I found these two lovely antique beaded drawstring purses at a local estate sale. I was told by the seller, that the gray one with the tassel was from around 1917 - 1920s. The other one with the 'Arts and Crafts' type pattern is supposed to be from around the 1900s to the 'teens'.
The patterned one has a cloth lining, with little pockets, probably for lipstick and comb. There are some beads missing on that one.
In what I call the 'Arts and Crafts' style purse, there is also a long piece of the inside lining that has a circular piece at the bottom, which I'm guessing used to hold a little round mirror!
The inside of the gray purse with the tassel is a black crochet. I have paper inside so you can see the pattern.
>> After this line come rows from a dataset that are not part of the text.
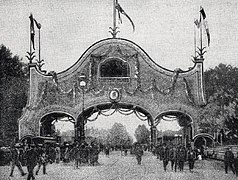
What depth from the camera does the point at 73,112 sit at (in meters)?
20.3

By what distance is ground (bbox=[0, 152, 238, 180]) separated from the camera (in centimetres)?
1484

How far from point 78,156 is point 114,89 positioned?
4.21m

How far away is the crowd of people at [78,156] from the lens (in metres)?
14.7

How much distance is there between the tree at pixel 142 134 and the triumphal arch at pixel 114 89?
396 millimetres

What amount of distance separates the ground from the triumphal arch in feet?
9.75

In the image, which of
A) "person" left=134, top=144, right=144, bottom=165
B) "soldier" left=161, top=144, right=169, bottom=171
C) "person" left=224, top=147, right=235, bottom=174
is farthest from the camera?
"person" left=134, top=144, right=144, bottom=165

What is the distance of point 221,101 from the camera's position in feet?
59.1

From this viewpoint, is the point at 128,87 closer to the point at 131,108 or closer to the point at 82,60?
the point at 131,108

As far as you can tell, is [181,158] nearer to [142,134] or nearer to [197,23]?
[142,134]

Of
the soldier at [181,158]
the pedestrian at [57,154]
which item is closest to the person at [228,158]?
the soldier at [181,158]

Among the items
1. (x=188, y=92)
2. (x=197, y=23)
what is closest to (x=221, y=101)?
(x=188, y=92)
There are (what look to be) celluloid rings for the drawstring to go through.
(Alexander Parkes invented the first plastic, a synthetic replacement for ivory, that he called Parkesine in 1855. It was unveiled at the 1862 Great International Exhibition in London, and later renamed Celluloid.)
(Leo Hendrik Baekeland invented the first viable method for making plastic based on a synthetic polymer, in 1909. He publicly announced his discovery in 1912, after perfecting his work, naming it bakelite. It was originally used for electrical and mechanical parts, finally coming into widespread use in consumer goods in the 1920s. Bakelite was the first true plastic, a purely synthetic material, and the first thermosetting plastic.)
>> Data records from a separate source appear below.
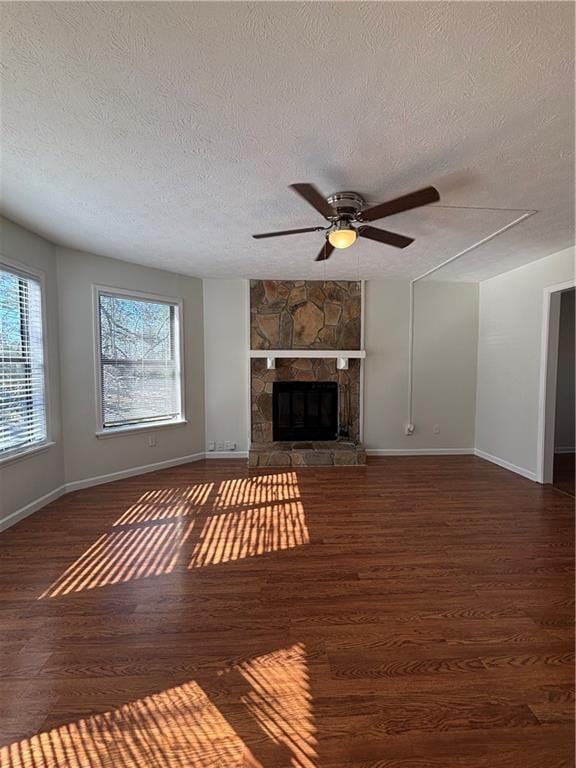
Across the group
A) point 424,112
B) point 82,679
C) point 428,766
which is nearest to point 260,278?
point 424,112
(When the Bakelite patent expired in 1930, the Catalin Corporation acquired the patent and began manufacturing Catalin plastic using a different process that allowed a wider range of coloring.)(Per Wikipedia.)
The Victorian period was from June 1837 (Queen Victoria's coronation) to January 22, 1901 (Queen Victoria's death), and the Edwardian period from 1901 to 1910 (King Edward's reign).
British historians take the Edwardian Period as ending with WW1, and the period after, 1919-1939, is known as the Interwar Years or Interwar Period. (Per Yahoo Answers.)
The gray reticule could possibly be from the flapper era, if the rings pass the bakelite tests, or from the Edwardian period, if the rings are celluloid.
Answer from a antique purse collector:
The first drawstring reticule is Edwardian, in my opinion, 1910 to 1915 at latest. Brass loops used for the drawstring were commonly used during that time.
The second beaded bag is wonderful! again, the drawstring opening is indicative of the Edwardian period. I think the assessment from 1900 to about 1918 would be close.
Both purses look to be in good shape with minimal bead loss. If this is the case I would estimate the larger beaded bag to be around $200. The smaller would be approx. $150-175 depending on the market.